- [Activity]:
In the entries below, count the lines that include the word "Description" and reply with the number alone.

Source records
───

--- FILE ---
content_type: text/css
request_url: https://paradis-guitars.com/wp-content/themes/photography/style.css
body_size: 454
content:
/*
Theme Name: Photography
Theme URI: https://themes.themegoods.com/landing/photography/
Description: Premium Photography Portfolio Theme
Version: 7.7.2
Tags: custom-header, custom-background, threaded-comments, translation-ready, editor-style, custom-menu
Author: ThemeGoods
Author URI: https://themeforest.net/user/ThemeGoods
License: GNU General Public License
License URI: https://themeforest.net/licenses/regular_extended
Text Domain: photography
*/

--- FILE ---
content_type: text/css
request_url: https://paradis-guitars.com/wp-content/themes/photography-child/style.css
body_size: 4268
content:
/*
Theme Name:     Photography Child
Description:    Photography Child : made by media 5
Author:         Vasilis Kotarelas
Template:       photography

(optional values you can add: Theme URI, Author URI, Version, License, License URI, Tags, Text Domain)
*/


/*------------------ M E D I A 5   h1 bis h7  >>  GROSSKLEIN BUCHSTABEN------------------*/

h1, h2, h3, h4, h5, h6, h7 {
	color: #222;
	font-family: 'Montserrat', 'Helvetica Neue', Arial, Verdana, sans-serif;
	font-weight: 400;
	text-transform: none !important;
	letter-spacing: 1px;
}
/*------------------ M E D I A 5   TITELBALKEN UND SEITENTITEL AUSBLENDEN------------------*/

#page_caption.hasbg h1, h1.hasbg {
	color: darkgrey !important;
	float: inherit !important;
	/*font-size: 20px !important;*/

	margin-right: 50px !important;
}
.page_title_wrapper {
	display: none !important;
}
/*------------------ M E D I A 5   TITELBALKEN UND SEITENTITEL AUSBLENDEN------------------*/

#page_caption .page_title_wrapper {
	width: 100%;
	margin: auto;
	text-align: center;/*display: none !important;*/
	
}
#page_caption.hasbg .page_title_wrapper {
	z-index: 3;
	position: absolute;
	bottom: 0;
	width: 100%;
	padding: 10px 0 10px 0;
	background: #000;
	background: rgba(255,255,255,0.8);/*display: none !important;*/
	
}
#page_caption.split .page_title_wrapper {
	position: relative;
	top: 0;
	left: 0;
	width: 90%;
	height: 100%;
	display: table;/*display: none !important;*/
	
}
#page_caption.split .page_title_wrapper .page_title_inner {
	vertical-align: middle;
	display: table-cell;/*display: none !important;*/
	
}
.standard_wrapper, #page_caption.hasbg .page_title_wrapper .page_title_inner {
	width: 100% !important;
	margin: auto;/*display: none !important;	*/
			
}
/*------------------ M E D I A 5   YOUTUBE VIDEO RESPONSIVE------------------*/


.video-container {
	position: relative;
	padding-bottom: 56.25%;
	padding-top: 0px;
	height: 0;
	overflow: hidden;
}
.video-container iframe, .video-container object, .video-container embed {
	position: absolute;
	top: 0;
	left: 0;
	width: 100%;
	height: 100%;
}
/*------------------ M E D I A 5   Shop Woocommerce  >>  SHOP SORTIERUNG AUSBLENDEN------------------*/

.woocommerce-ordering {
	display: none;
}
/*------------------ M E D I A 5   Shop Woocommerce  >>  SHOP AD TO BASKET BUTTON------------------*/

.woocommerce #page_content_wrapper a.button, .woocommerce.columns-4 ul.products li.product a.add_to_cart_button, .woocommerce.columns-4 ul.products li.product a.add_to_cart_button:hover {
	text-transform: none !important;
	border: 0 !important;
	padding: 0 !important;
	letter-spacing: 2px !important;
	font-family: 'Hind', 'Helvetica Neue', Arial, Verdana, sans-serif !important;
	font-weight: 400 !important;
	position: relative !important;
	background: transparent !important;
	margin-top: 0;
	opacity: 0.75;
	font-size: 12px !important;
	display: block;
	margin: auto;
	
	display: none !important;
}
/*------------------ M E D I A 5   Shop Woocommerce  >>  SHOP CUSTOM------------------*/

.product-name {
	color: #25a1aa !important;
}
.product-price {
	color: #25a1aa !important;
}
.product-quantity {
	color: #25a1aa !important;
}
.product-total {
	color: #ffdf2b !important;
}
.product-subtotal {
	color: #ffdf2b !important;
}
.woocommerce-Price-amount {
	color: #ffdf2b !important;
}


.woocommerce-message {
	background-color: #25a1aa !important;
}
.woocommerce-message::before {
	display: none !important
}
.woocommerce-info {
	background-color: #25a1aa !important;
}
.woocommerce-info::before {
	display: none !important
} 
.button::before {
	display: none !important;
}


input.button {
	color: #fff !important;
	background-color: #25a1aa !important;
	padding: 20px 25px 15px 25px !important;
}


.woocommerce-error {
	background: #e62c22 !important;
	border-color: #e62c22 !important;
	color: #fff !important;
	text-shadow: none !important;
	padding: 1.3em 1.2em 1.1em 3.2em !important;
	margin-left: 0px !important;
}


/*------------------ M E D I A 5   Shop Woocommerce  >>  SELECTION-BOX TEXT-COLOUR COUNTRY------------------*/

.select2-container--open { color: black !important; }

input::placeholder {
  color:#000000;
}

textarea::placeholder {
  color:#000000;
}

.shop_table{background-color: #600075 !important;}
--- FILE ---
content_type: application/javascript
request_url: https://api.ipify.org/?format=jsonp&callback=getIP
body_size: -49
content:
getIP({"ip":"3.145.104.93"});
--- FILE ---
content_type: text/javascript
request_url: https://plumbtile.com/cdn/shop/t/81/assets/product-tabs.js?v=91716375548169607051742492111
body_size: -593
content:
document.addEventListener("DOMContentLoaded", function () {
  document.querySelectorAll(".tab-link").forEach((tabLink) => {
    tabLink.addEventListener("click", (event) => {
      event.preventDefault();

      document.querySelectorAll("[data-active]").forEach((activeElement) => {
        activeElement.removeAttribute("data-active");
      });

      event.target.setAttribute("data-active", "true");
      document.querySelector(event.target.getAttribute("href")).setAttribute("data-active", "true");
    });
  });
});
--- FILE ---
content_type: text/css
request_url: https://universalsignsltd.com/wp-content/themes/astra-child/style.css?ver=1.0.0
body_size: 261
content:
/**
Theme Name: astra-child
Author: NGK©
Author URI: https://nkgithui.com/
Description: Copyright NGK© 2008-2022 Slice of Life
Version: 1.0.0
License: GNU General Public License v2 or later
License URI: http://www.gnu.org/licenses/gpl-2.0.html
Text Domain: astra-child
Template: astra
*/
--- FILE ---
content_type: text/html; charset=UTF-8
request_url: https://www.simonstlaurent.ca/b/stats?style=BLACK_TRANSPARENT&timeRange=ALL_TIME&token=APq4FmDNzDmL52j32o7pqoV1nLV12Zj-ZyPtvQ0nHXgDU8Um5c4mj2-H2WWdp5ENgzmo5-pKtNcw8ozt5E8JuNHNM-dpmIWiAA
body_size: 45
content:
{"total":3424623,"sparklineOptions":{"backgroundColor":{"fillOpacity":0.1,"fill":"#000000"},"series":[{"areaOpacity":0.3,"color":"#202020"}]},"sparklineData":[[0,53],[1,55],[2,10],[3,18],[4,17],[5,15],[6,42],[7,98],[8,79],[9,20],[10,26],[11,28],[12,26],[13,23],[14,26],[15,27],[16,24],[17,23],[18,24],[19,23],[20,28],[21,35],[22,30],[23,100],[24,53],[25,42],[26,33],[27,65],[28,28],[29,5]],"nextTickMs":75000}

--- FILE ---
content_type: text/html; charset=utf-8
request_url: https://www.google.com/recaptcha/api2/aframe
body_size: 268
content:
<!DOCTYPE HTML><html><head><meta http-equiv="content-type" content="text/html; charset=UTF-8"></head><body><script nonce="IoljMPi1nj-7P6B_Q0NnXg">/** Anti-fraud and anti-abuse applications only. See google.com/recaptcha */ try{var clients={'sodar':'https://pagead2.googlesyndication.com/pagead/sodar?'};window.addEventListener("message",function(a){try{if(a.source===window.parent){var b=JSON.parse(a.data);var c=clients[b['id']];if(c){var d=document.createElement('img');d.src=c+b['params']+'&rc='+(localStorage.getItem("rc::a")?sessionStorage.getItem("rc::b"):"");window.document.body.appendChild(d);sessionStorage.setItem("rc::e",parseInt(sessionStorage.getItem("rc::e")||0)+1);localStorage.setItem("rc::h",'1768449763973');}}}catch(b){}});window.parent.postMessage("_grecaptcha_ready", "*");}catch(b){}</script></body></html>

───

- [Written response]:
3